**** PROVIDED DATA ****

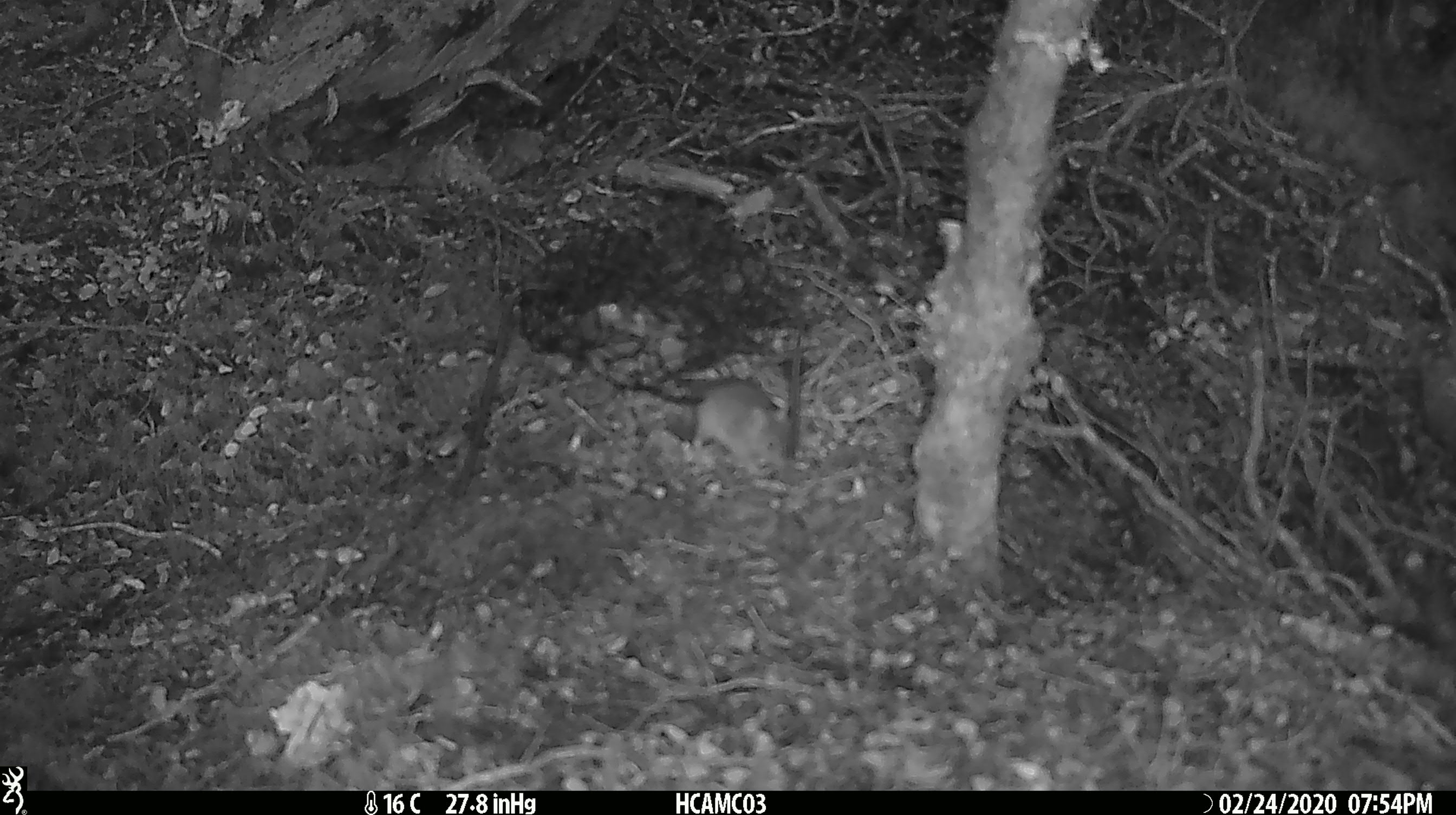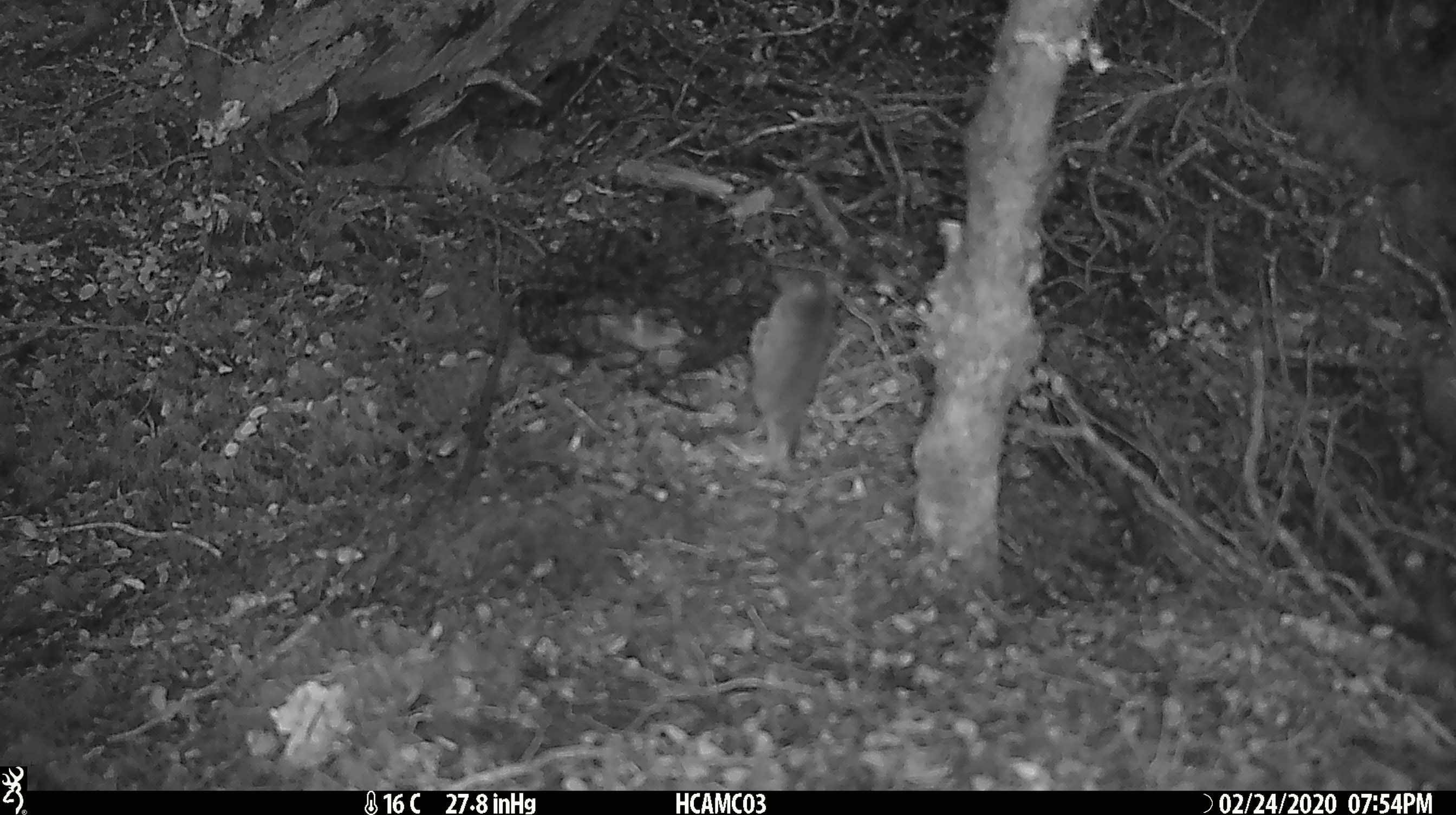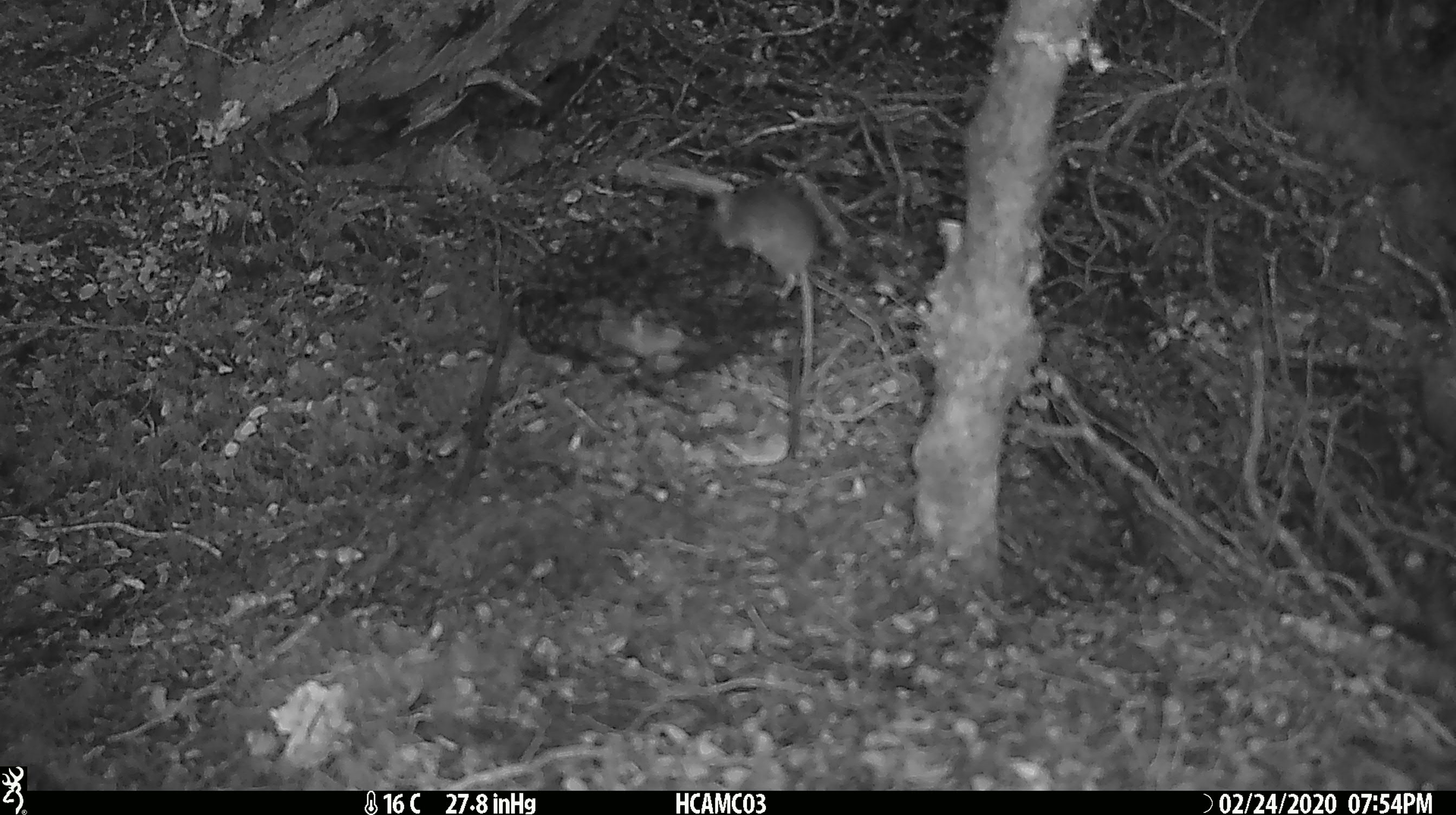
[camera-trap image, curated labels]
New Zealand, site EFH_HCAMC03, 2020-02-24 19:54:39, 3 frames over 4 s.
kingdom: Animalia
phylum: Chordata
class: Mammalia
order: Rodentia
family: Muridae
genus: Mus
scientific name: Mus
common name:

****

- WHAT TO WORK ON: Images stay out; the entries above are to be printed exactly.

- TASK OUTPUT:
[camera-trap image, curated labels]
New Zealand, site EFH_HCAMC03, 2020-02-24 19:54:39, 3 frames over 4 s.
kingdom: Animalia
phylum: Chordata
class: Mammalia
order: Rodentia
family: Muridae
genus: Mus
scientific name: Mus
common name:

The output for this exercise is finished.